Peter D. Harrison, The Lords of Tikal: Rulers of an Ancient Maya City
History of the greatest Maya city from the viewpoint of its rulers (the only view we really have any access to), from the beginning to the end. Clear on the difference between what we actually know and what the Mayanists are merely guessing at. Very good on architecture.
Bruce Kitchens and Selim Tuncel, Finitary Measures for Subshifts of Finite Type and Sofic Systems
As you know, Bob, a shift dynamical system has a state-space consisting of infinite sequences (one or two sided), say $x$ drawn from a finite alphabet. The time-evolution operator $T$, or shift, simply moves the sequence one step to the right, i.e., ${Tx}_n = x_{n+1}$. This moves all the complexity and distinctions between different systems into the set of initial conditions, and space of allowed sequences, rather than in the time-evolution rule. The full shift has all possible sequences among its initial conditions (and so the space never shrinks); sub-shifts restrict the set of initial conditions. Suppose that the allowed values of $x_n$ depend on $x_{n-1}, x_{n-2}, \ldots x_{n-k}$, but not on earlier entries in $x$, and that this $k$ is the same for all $n$ and all sequences. Then we have a subshift of finite type, the type or order of the subshift being $k$. These are the symbolic-dynamical equivalents of Markov chains of order $k$. As with Markov chains, any higher-order subshift of finite type can be converted to a first-order subshift. (Define a new alphabet where each symbol is a block of length $k$ from the original alphabet.) A sofic system can be defined in one of two equivalent ways. One introduces the notion of a follower set, the set of all one-sided infinite sequences which can succeed a given history; a subshift is sofic if it has only finitely many follower sets. Alternately, introduce the notion of factor maps — continuous functions from one sequence space to another which commute with the shift. A sofic system is the image of a subshift of finite type under a factor map. A strictly sofic system is one which is sofic, but not a subshift of finite type.

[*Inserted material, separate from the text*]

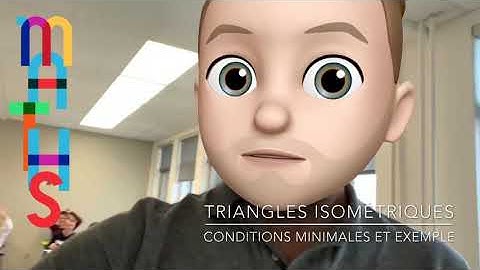 Maths SN4 TS4 CST4 - Triangles Isométriques - Conditions Minimales ( ACA - CAC - CCC )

Said another way, for any sofic system there is a set of states, possibly hidden, where the current state determines what symbols can be seen next, and the current state plus the next symbol determines the next state. Sofic systems are (the languages generated by) deterministic finite automata.
All of this is at the purely topological, possible-or-not level. One can of course also add probability measures on sequences. A Markov measure is one under which the distribution of $X_n$ depends on $X_{n-1}$, but not, given that, on previous symbols. (Similarly for higher-order chains.) In this monograph, Kitchens and Tuncel ask, what measures are to Markov measures as sofic systems are to subshifts of finite type? They call these measures finitary, and characterize them in several ways, including (1) measures where the number of follower distributions is finite, (2) factor-map images of Markov measures, (3) ones where the conditional distribution of the future is always independent of the remote past given a finite segment of the immediate past, though one of possibly variable, context-dependent length. (The last is what motivates the name "finitary".) They develop the theory of finitary measures in considerable detail, and in parallel to the usual theory of Markov measures, as that is found in ergodic theory and the thermodynamic formalism. Statistical aspects (the reconstruction of finitary measures from sample data) are not addressed — fortunately for me. Prior acquaintance with symbolic dynamics and the thermodynamic formalism is absolutely essential, and a lot of familiarity with manipulating semi-groups would help.
(Your best bet for obtaining this is directly from the publisher. However, the community would be better served by putting it on the arxiv.)